III — Direito positivo nacional

A — Campo de aplicação — As regras gerais do


Capítulo IV, do Título II, da CLT, são aplicáveis a todas as
atividades econômicas e profissionais, salvo as de
professores, marítimos, domésticos e trabalhadores avulsos,
em relação aos quais vigoram normas especiais.
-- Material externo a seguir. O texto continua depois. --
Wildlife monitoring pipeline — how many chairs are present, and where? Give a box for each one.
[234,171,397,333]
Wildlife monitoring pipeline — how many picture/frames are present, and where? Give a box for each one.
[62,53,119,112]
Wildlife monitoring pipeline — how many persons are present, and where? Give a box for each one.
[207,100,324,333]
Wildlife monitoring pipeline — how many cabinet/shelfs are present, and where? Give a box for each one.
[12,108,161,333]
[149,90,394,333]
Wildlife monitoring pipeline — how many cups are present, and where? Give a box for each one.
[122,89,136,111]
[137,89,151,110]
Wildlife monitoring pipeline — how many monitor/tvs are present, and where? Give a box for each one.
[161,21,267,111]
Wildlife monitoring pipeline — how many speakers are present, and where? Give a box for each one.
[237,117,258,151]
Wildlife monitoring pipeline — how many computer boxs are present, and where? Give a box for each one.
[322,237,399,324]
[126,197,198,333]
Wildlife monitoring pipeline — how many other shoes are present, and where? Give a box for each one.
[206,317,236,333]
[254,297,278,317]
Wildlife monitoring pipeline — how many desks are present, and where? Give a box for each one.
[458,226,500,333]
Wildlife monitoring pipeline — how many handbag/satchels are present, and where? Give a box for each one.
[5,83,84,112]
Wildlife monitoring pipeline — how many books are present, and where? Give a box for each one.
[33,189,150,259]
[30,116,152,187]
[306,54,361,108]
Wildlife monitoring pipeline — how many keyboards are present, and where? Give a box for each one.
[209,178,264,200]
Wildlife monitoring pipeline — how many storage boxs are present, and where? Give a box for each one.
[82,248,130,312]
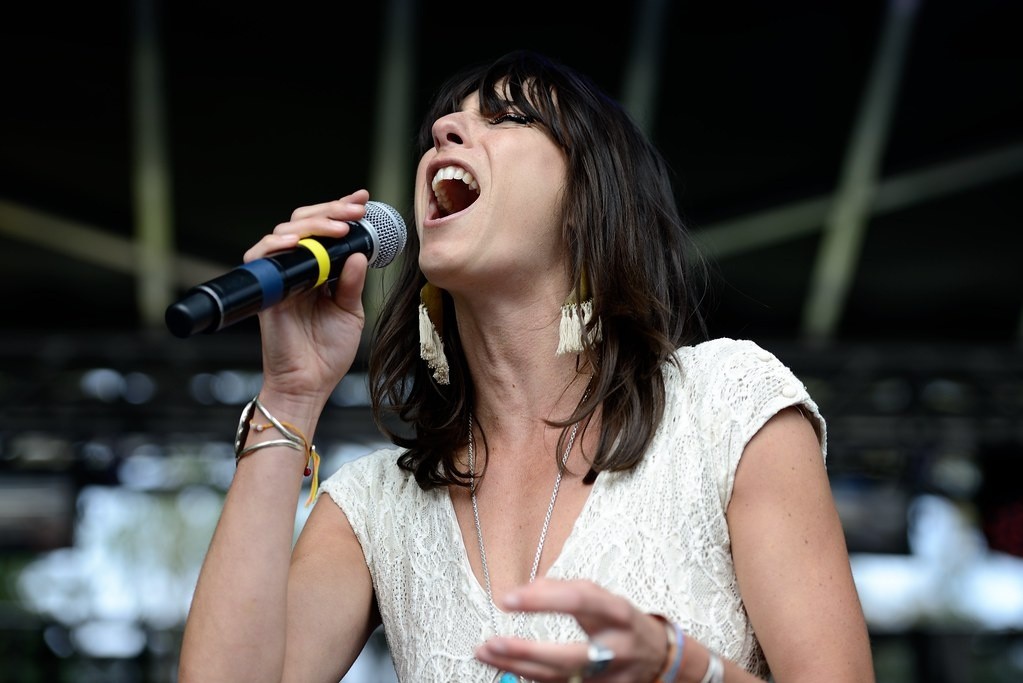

B — Período aquisitivo — O sistema legal
distingue nitidamente dois períodos: o de aquisição do
direito e o de gozo das férias. A cada ciclo de doze meses
de vigência do contrato de trabalho, seja este por prazo
determinado ou indeterminado, o empregado adquire o direito
de usufruir um período de trinta dias de férias remuneradas,
o qual se reduz em proporção ao número de faltas não
autorizadas por lei ou justificadas pelo empregador.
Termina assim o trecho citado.